Recast as a JSON list of strings, one string per line and blank lines omitted, the items starting with the line containing "What is the distance from the vantage" and continuing through the end of the items.
* * * *
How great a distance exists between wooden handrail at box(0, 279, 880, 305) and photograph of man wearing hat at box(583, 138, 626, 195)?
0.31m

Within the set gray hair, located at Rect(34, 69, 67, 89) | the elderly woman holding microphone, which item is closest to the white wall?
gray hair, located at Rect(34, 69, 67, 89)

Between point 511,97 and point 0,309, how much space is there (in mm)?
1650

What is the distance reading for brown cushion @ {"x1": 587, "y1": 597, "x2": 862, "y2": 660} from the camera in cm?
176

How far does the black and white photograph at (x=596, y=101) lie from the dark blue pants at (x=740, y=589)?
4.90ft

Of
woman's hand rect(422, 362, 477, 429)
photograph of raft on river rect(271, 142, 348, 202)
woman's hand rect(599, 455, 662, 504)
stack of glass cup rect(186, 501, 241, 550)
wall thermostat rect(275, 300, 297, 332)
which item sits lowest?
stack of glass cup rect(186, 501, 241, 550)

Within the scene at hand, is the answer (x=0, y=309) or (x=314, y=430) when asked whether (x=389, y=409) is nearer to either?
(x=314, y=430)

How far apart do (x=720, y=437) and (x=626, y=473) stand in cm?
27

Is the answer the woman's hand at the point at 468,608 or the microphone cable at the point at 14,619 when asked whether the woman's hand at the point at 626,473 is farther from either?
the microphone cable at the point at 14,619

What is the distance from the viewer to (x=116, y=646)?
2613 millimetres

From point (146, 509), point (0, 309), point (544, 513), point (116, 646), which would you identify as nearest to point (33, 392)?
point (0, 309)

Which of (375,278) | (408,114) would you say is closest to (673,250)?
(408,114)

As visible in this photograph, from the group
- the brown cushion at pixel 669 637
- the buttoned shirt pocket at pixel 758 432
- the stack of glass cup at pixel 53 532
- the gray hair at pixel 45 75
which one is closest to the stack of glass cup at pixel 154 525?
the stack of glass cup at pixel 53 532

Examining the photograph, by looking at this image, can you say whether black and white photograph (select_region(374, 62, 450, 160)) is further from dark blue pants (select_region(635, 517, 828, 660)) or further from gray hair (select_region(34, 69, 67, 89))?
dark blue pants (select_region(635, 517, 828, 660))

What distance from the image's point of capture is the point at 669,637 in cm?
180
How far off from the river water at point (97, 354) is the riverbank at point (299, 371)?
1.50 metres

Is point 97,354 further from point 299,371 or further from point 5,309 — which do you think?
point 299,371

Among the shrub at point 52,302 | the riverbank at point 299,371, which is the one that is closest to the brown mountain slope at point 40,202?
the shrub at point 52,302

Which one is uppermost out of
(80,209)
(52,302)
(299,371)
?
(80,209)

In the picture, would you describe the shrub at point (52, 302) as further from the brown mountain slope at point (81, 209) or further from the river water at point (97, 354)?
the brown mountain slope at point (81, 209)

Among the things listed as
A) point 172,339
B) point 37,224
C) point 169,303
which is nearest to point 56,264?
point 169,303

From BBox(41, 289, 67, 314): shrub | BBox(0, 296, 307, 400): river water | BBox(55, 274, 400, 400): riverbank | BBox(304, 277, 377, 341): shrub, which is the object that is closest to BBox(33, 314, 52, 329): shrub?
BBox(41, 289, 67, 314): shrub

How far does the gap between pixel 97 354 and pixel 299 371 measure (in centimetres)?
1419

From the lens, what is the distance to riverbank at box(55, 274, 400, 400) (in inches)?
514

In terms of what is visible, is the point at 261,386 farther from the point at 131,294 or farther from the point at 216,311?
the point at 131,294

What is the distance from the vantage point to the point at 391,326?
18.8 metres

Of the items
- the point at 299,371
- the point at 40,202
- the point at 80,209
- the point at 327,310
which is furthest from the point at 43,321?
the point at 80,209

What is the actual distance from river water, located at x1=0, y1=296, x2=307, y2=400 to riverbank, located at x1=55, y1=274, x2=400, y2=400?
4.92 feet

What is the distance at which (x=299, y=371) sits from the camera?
* * * *
▸ **The response**:
[
  "What is the distance from the vantage point to the point at 391,326?",
  "18.8 metres",
  "Of the items",
  "- the point at 299,371",
  "- the point at 40,202",
  "- the point at 80,209",
  "- the point at 327,310",
  "which is furthest from the point at 43,321?",
  "the point at 80,209",
  "What is the actual distance from river water, located at x1=0, y1=296, x2=307, y2=400 to riverbank, located at x1=55, y1=274, x2=400, y2=400?",
  "4.92 feet",
  "What is the distance at which (x=299, y=371) sits from the camera?"
]